Copy every line of the data below without changing a word, but leave out the pictures.
[Start of Material for this task]
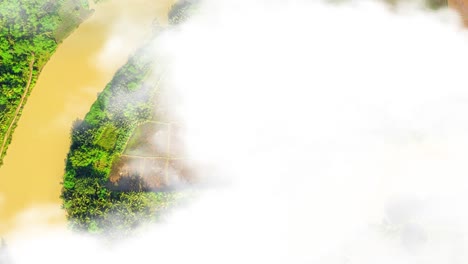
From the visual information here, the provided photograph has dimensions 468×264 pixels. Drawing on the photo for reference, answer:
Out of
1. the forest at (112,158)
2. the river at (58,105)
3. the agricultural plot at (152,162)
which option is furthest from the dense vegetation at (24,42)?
the agricultural plot at (152,162)

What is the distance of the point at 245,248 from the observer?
18.3 m

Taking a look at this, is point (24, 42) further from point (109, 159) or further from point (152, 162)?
point (152, 162)

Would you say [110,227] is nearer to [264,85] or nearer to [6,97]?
[6,97]

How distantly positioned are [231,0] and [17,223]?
13767mm

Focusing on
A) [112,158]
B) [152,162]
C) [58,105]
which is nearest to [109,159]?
[112,158]

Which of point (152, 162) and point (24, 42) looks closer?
point (24, 42)

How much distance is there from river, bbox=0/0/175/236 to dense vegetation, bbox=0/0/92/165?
363 mm

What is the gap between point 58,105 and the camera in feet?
59.9

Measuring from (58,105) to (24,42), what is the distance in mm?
2982

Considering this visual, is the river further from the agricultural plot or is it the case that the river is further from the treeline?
the agricultural plot

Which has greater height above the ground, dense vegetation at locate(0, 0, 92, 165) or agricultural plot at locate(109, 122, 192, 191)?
dense vegetation at locate(0, 0, 92, 165)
[End of Material for this task]
▸ The reply:
From the visual information here, the provided photograph has dimensions 468×264 pixels. Drawing on the photo for reference, answer:
Out of
1. the forest at (112,158)
2. the river at (58,105)
3. the agricultural plot at (152,162)
which option is furthest from the dense vegetation at (24,42)?
the agricultural plot at (152,162)

What is the distance of the point at 245,248 from the observer?
18.3 m

Taking a look at this, is point (24, 42) further from point (109, 159) or further from point (152, 162)?
point (152, 162)

Would you say [110,227] is nearer to [264,85] or nearer to [6,97]?
[6,97]

How distantly positioned are [231,0] and [17,223]?
13767mm

Focusing on
A) [112,158]
B) [152,162]
C) [58,105]
which is nearest to [109,159]?
[112,158]

Which of point (152, 162) and point (24, 42) looks closer?
point (24, 42)

How much distance is there from river, bbox=0/0/175/236 to dense vegetation, bbox=0/0/92/165?
363 mm

What is the gap between point 58,105 and the camera in feet?
59.9

Measuring from (58,105) to (24,42), what is the distance in mm?
2982

Considering this visual, is the river further from the agricultural plot or is it the case that the river is further from the treeline?
the agricultural plot

Which has greater height above the ground, dense vegetation at locate(0, 0, 92, 165) or agricultural plot at locate(109, 122, 192, 191)?
dense vegetation at locate(0, 0, 92, 165)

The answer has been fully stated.